SELECTED TEXT:

§

CPSC 220 Fall 2003
Program 3: Frequency Counts

Overview

When you submit a query to a search engine, it looks like the engine goes out and searches all the pages on the web for your query. If it really did this, however, you would have to wait a long time for your search results. Instead, the search engine has already indexed every page, that is, created and stored a data structure that represents its tokens in a way that can be searched efficiently. During this process many search engines ignore words such as the and and that appear so frequently that searching for them returns too many results to be meaningful. These are called filter words or stop words.

In this part of the project you will do a similar thing for a file -- put its tokens into a data structure that is efficient for searching. Use this file of stop words, which is taken from the Minnesota Public Radio web site. Also ignore all HTML tags (anything of the form <tag name>), as they do not contribute to the content of the file. Since we aren't actually doing searches yet, for now you will simply give an alphabetical list of the tokens in the file with the frequency of occurrence of each token.

Input and Output

Your program should take two command line arguments:

the name of the file to be parsed
the name of a file that contains the tokens that should be ignored

If these values are not given on the command line, your program should prompt for them.

Your program should print, in alphabetical order, the tokens found in the parsed file (except those to be ignored) along with the frequency with which each token occurred. The tokens should appear in all lower case, and the comparison to see if two tokens are equal should not be case sensitive. For example, suppose the file to be parsed contained the following text:

<html>
<body bgcolor="#FFFF">
This is a test.

§

[Questions about the scenes shown in images]
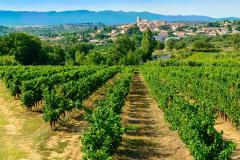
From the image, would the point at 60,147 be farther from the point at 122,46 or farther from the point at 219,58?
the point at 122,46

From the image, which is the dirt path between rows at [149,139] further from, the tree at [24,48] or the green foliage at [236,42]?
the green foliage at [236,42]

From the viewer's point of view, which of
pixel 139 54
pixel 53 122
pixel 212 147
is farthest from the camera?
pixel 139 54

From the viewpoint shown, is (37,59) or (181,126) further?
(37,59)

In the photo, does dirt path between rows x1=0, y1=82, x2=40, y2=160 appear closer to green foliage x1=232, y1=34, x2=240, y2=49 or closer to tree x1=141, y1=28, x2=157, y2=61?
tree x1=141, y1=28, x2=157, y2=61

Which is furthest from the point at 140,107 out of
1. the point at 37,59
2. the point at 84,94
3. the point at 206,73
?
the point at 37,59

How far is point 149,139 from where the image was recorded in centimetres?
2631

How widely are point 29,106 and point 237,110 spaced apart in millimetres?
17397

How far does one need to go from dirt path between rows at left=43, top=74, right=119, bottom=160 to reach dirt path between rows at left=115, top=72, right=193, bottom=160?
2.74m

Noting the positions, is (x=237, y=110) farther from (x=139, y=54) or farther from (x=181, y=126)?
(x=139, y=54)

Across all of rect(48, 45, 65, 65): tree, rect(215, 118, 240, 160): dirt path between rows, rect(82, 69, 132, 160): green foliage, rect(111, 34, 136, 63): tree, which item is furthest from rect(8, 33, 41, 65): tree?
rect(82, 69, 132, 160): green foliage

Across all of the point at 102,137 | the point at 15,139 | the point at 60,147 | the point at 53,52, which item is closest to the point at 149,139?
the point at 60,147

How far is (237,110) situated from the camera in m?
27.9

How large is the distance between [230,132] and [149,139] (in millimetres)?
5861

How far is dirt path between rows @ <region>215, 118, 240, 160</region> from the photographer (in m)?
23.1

§

TO-DO LIST:
• a. Decide whether each statement agrees with the assignment on frequency counts, answering yes or no and quoting the words of the assignment that settle it: (i) the program should prompt for the file names when they are not supplied on the command line; (ii) the check for whether two tokens are equal should be case sensitive; (iii) the stop-word file comes from the Minnesota Public Radio web site.
• b. Resume the assignment on frequency counts from the point at which it stops.
These rows are separate material, unrelated to the assignment on frequency counts.

TASK-BY-TASK ANSWERS:
• a.
(i) Yes: "If these values are not given on the command line, your program should prompt for them."
(ii) No: "the comparison to see if two tokens are equal should not be case sensitive."
(iii) Yes: "Use this file of stop words, which is taken from the Minnesota Public Radio web site."

• b.
Hope this test works!
</body>
<html>

Also suppose that you are ignoring html tags and that your ignore file contains the following items:

is
it
a
are

Then your program would output the following:

! 1
. 1
hope 1
test 2
this 2
works 1

You will also need to print some information about the tree in which the tokens are stored; see below.

Program Construction

You will need to use several classes for this program:

Your Scanner class, to read both the ignore file and the input file.
A binary search tree (BST) class. This class should extend the BinaryTree class that you already defined, and should implement the BSTADT interface, which should extend the BinaryTreeADT interface (got that?). The BSTADT interface should include the following methods:
- Comparable addElement(Object item) -- Inserts item into the tree. If an element that is equal (that is, .equals) to item already exists in the tree, return that element; otherwise return the item inserted. Note that this is different from the addElement method in the book.
- Comparable removeElement(Object item) -- Removes item from the tree if it exists, otherwise returns null.
Note that anything stored in a BST must be Comparable; you should enforce this. Also, since you are extending the BinaryTree class, you already have iterators defined for your BST. Hurray!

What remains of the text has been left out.